Teaching Machine Learning at Georgia Tech’s OMSCS (Online Master of Science in Computer Science) scale is not just a classroom challenge; it is a logistical and pedagogical feat that borders on distributed systems engineering.
In CS7641 (Machine Learning), we host over 1,200 students per semester. For context, a typical university lecture hall holds 50-100 students. We are teaching a population the size of a small town, distributed across every time zone on Earth, all simultaneously tackling complex problems like randomized optimization and reinforcement learning.
At this scale, the traditional “professor + grader” model collapses instantly. You cannot just “work harder.” You are essentially running a mid-sized startup specialized in knowledge transfer.
To maintain rigor while scaling, we have shifted our philosophy from “Teaching” to “Educational Systems Engineering.” Here is how we do it.
1. The “Why” Over the “How” (Analysis > Code)
Most introductory ML courses focus heavily on syntax: “Here is how you import Scikit-Learn,” or “Here is how you call .fit().”
We flip this. In the age of StackOverflow and Copilot, knowing the syntax for a Support Vector Machine is a commodity skill. Knowing why your SVM is overfitting or why your k-Means clustering failed on a non-convex dataset is a scarce, high-value skill.
- The Philosophy: Code is a tool; insight is the product.
- The Implementation: We treat coding as a prerequisite. We do not grade on whether your code runs (mostly). Our four major projects (Supervised Learning, Randomized Optimization, Unsupervised Learning, Reinforcement Learning) require 10-20 page analytical reports.
- The Result: Students don’t just get a grade for hitting 90% accuracy. They can actually fail with 95% accuracy if they cannot explain why they got it. Conversely, a student whose model performed poorly but who wrote a brilliant analysis of the bias-variance trade-offs and hyperparameter sensitivity can earn an A. This forces students to move beyond “script kiddie” ML and become engineers.

***

▶ PARTS OF THE EXERCISE
- 1) According to the CS7641 article, how many students does CS7641 host each semester?
- 2) Repeat the CS7641 article word for word, starting with "In CS7641 (Machine" and going on through "how we do it.".
The data that come next have nothing to do with any of this.

▶ RECORDS
***

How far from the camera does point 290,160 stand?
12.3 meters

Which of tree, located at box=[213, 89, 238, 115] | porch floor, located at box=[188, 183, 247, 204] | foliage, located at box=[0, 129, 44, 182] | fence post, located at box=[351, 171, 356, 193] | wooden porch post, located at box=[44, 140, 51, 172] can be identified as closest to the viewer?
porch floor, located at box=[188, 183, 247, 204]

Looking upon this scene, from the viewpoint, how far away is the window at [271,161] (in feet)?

***

▶ RESULTS
- 1) Over 1,200 students.

- 2)
In CS7641 (Machine Learning), we host over 1,200 students per semester. For context, a typical university lecture hall holds 50-100 students. We are teaching a population the size of a small town, distributed across every time zone on Earth, all simultaneously tackling complex problems like randomized optimization and reinforcement learning.
At this scale, the traditional “professor + grader” model collapses instantly. You cannot just “work harder.” You are essentially running a mid-sized startup specialized in knowledge transfer.
To maintain rigor while scaling, we have shifted our philosophy from “Teaching” to “Educational Systems Engineering.” Here is how we do it.